Now, split the middle term into two parts such that the sum will be the coefficient of $ x $ and the product will be the product of the coefficient of $ {x^2} $ and $ {x^0} $.

$

{x^2} + 14x - 13x - 182 = 0 \\

x(x + 14) - 13(x + 14) = 0 \\

(x + 14)(x - 13) = 0 \\

x = 13, - 14 \\

$

As the question is asking for the positive consecutive numbers only, so drop $ x = - 14 $ and the desired value of $ x $ is 13.
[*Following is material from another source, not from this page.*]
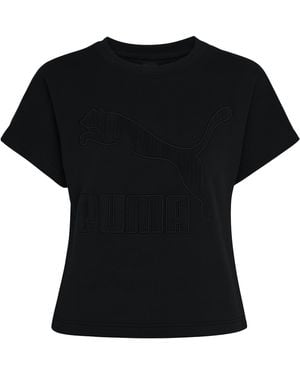 PUMA Downtown Structured T-Shirt - Black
Now, substitute $ x = 13 $ in the function $ x + 1 $ so as to determine the value of the second number as: $ x + 1 = 13 + 1 = 14 $.

Hence, 13 and 14 are two consecutive positive integers, the sum of whose square is 365.

1,2,3,4,… is a series of general, consecutive numbers.

2,4,6,8,… is a series of even consecutive numbers.

1,3,5,7,… is a series of odd consecutive numbers.